A company doesn’t create culture; culture comes from the people that work at the company. Think about some of your favorite jobs while growing up—I bet you were part of some after-work activity, had long-running inside jokes or regularly chatted with a couple of friends. At EPIC, we give our employees the opportunity to build friendships through clubs and activities. If someone has an idea, we listen and give them the resources they need to accomplish it. Throughout the past couple of years, we’ve started a number of activities revolving around food, sports and fun.
Our Food Club, run by two members of our account team, Mary Hacker and Natalie Ortego, has taken on a life of its own. We have a food cart that sporadically weaves its way through the building and drops off treats on holidays, like Strawberry Shortcake Day, National Guacamole Day and National Brownie Day. They’ve hosted food-related events like our most recent SOUP-er Bowl party where we had a soup cook-off and watched Super Bowl commercials. These events are all-inclusive and a fun way to break up the day and rejuvenate the staff.

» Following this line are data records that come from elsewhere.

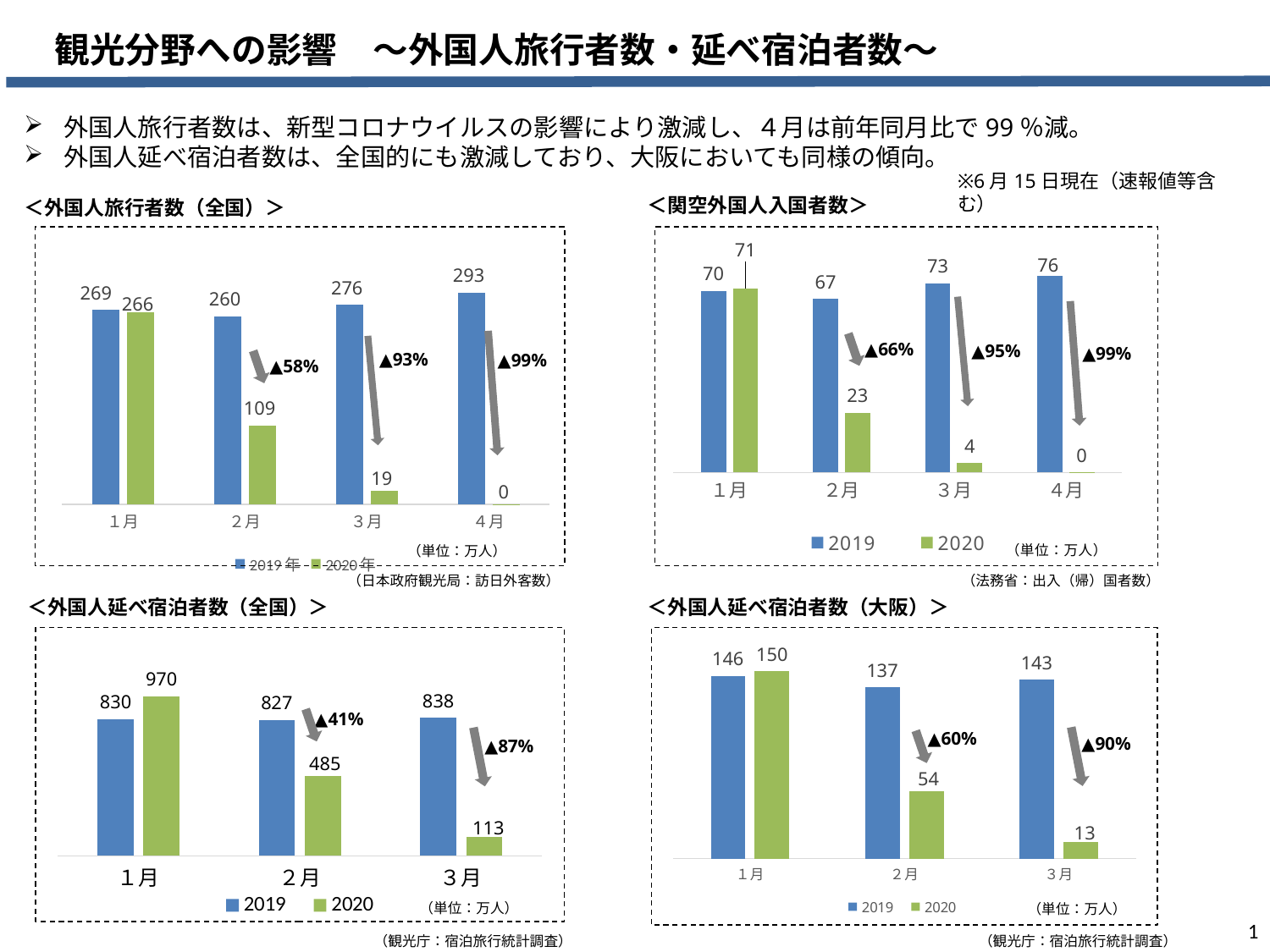
In the 外国人旅行者数（全国） chart (top left), what is the difference between the 2019 and 2020 values for 3月? 257 In the 外国人延べ宿泊者数（大阪） chart (bottom right), what is the difference between the 2019 and 2020 values for 2月? 83 In the 外国人旅行者数（全国） chart (top left), what is the 2020 value for 2月? 109 In the 外国人旅行者数（全国） chart (top left), which month has the highest 2019 value? 4月 In the 外国人延べ宿泊者数（全国） chart (bottom left), what is the 2020 value for 1月? 970 In the 外国人延べ宿泊者数（全国） chart (bottom left), how many months are shown on the x axis? 3 What type of chart is the 外国人延べ宿泊者数（大阪） chart (bottom right)? Bar chart In the 関空外国人入国者数 chart (top right), how many series does the legend list? 2 In the 関空外国人入国者数 chart (top right), which month has the lowest 2020 value? 4月 In the 関空外国人入国者数 chart (top right), what is the 2020 value for 2月? 23 In the 外国人延べ宿泊者数（全国） chart (bottom left), which is larger for 3月, the 2019 value or the 2020 value? 2019 In the 外国人延べ宿泊者数（大阪） chart (bottom right), what is the 2020 value for 3月? 13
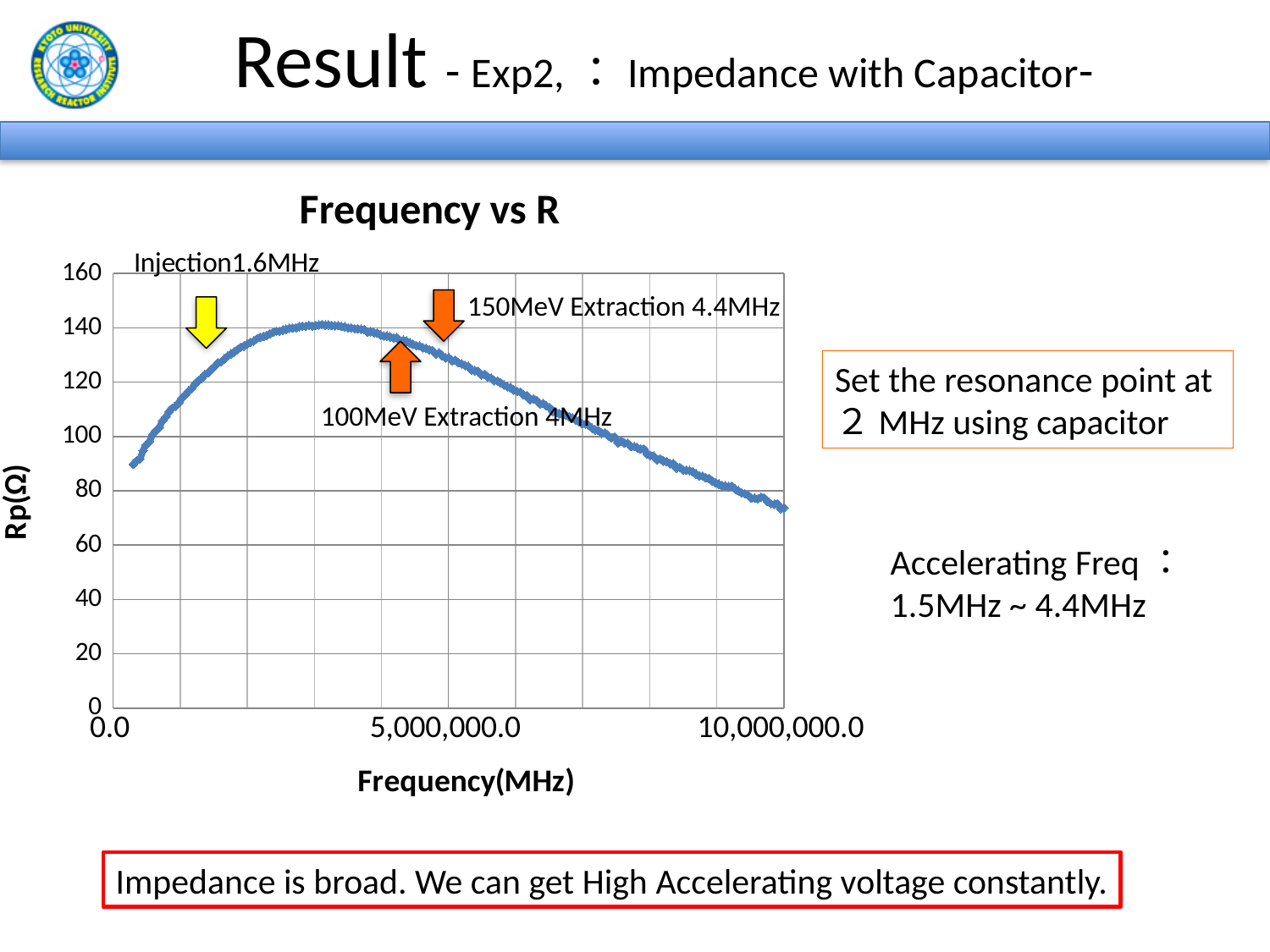
Is the value of Rp at a frequency of 10,000,000.0 greater or less than 80? less How does Rp change as frequency increases from 5,000,000.0 to 10,000,000.0? It falls What is the title of the chart? Frequency vs R Is the value of Rp at a frequency of 5,000,000.0 greater or less than 120? greater Is the value of Rp at the frequency marked '150MeV Extraction 4.4MHz' greater or less than the value at the frequency marked '100MeV Extraction 4MHz'? less How does Rp change as frequency increases from 0.0 toward about 3,500,000? It rises Is the peak value of Rp on the chart greater or less than 120? greater What is the highest tick value shown on the vertical axis of the chart? 160 What is the label of the vertical axis of the chart? Rp(Ω) What kind of chart is shown on the slide? Scatter (line) chart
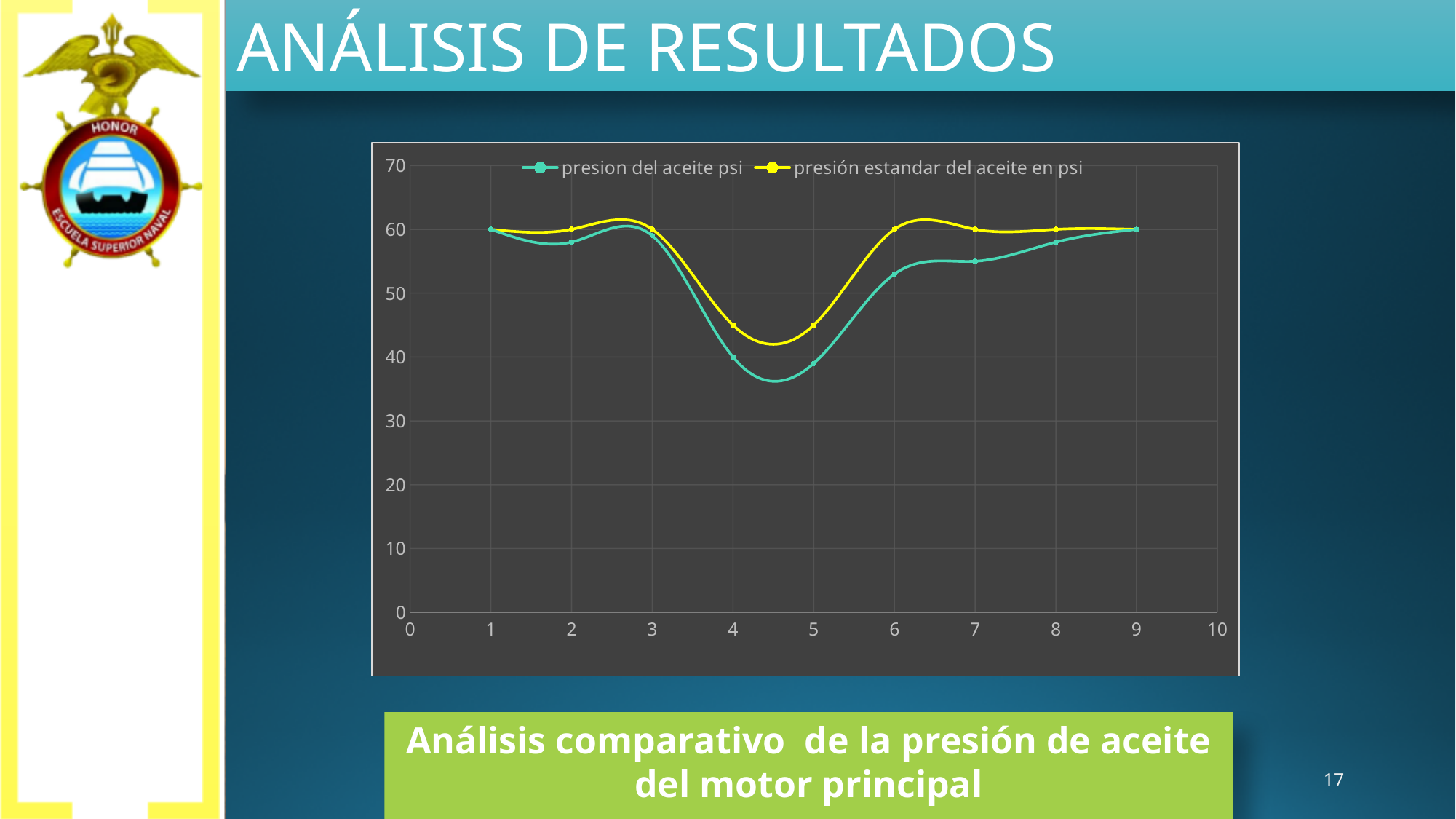
How many series does the legend list? 2 Does the 'presion del aceite psi' series rise or fall from x = 5 to x = 9? rise How many data points does the 'presion del aceite psi' series have? 9 Is the value for 'presión estandar del aceite en psi' at x = 4 greater or less than 50? less At x = 4, which series has the higher value? presión estandar del aceite en psi What kind of chart is shown on the slide? line chart Is the value for 'presion del aceite psi' at x = 6 greater or less than 50? greater Is the value for 'presion del aceite psi' at x = 5 greater or less than 50? less At x = 7, which series has the lower value? presion del aceite psi What is the value of 'presion del aceite psi' at x = 4? 40 What is the value of 'presión estandar del aceite en psi' at x = 1? 60 What colour is the line for 'presión estandar del aceite en psi'? yellow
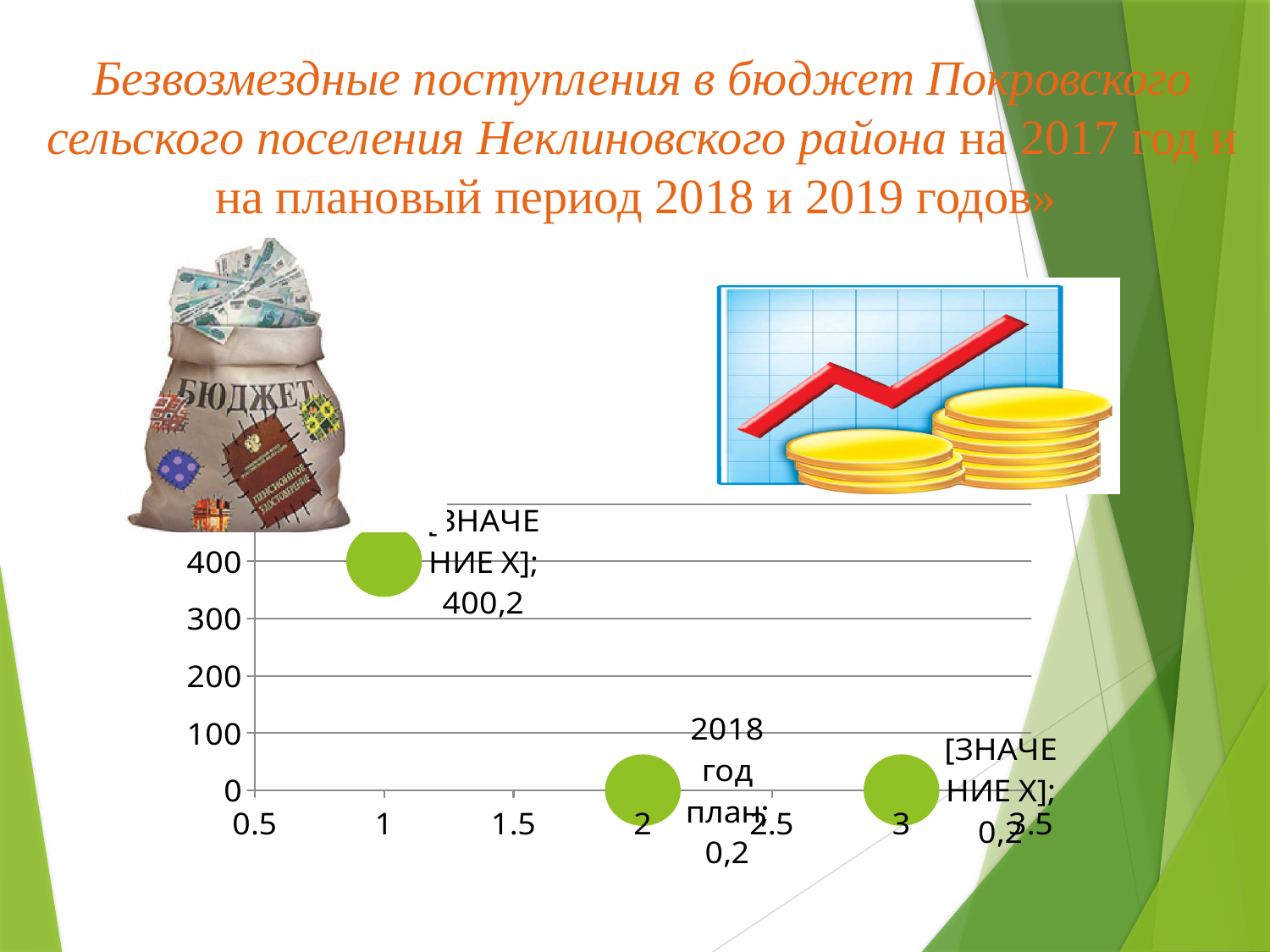
What is the value of the data point labelled "2018 год план"? 0,2 What is the value of the data point at x = 1? 400,2 Is the value of the data point at x = 2 greater or less than 100? less Do the values rise or fall from the first point to the second point along the x axis? fall Which data point has the highest value? the point at x = 1 What is the value of the data point at x = 3? 0,2 What is the difference between the value at x = 1 and the value at x = 2? 400 Is the value of the data point at x = 1 greater or less than 300? greater How many data points are plotted on the chart? 3 Which is larger: the value at x = 1 or the value at x = 3? the value at x = 1 What kind of chart is shown on the slide? bubble chart What is the highest tick value shown on the vertical axis? 400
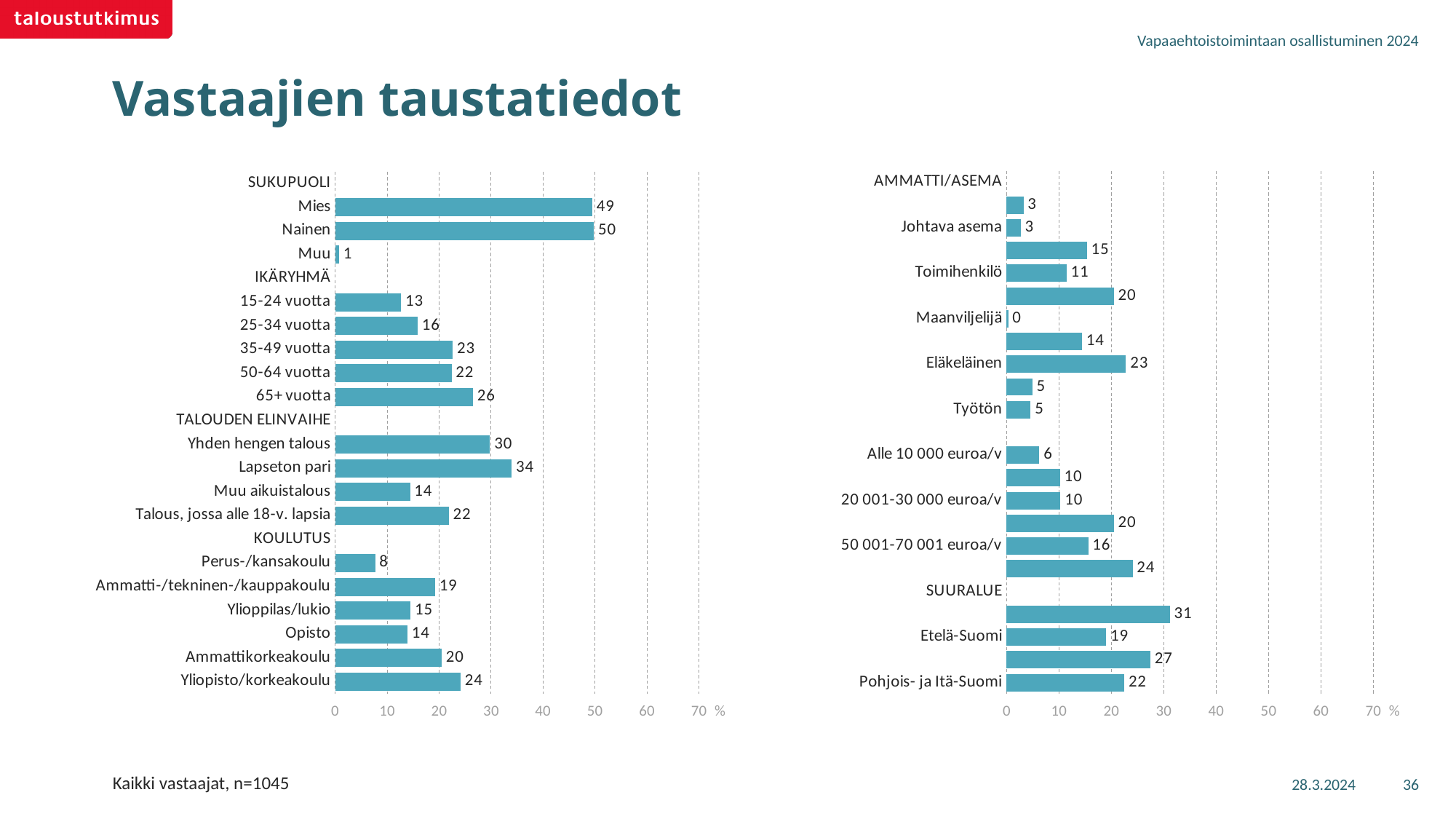
In the left chart, is the value for Mies greater or less than 40? greater In the left chart, what is the value for 65+ vuotta? 26 In the left chart, what is the value for Nainen? 50 What type of chart is shown on the left of the slide? Bar chart In the right chart, what is the value for Eläkeläinen? 23 In the right chart, what is the difference between Pohjois- ja Itä-Suomi and Etelä-Suomi? 3 In the left chart, which is larger: Ammattikorkeakoulu or Ylioppilas/lukio? Ammattikorkeakoulu In the left chart, what is the difference between Lapseton pari and Yhden hengen talous? 4 In the left chart, which education category (KOULUTUS) has the highest value? Yliopisto/korkeakoulu In the right chart, what is the value for Maanviljelijä? 0 In the right chart, which is larger: Toimihenkilö or Työtön? Toimihenkilö In the left chart, which age group (IKÄRYHMÄ) has the lowest value? 15-24 vuotta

Every agency has its share of sports fans and we’re no different. Our public relations supervisor, Scott Covelli, or Coachvelli as he’s affectionately called on the field, leads our softball team on the field every Wednesday during the summer. One of our account managers, Zak Becker, leads our bowling league—almost a prerequisite when one of your accounts is the largest manufacturer of bowling balls. Last but not least, yours truly manages a kickball team that takes over the softball fields at the end of their season. These activities are great ways for our staff to bond and showcase our athletic prowess.
While the aforementioned activities are fun, not everyone likes sports and cooking in their free time. One of our front-end developers, Cody LaPlant, brings in board and card games, and now we have regular adventures over lunch. We have a Book Club run by one of our project managers, Sara Nelson. And most recently there has been chatter about playing trivia regularly and visiting karaoke spots after hours.
Culture in the workplace is a key ingredient to the success of any business. When you stop thinking of culture as pool tables, lounge areas and game rooms and start thinking of it in terms of people, you end up with a team of committed individuals who are excited to come to work.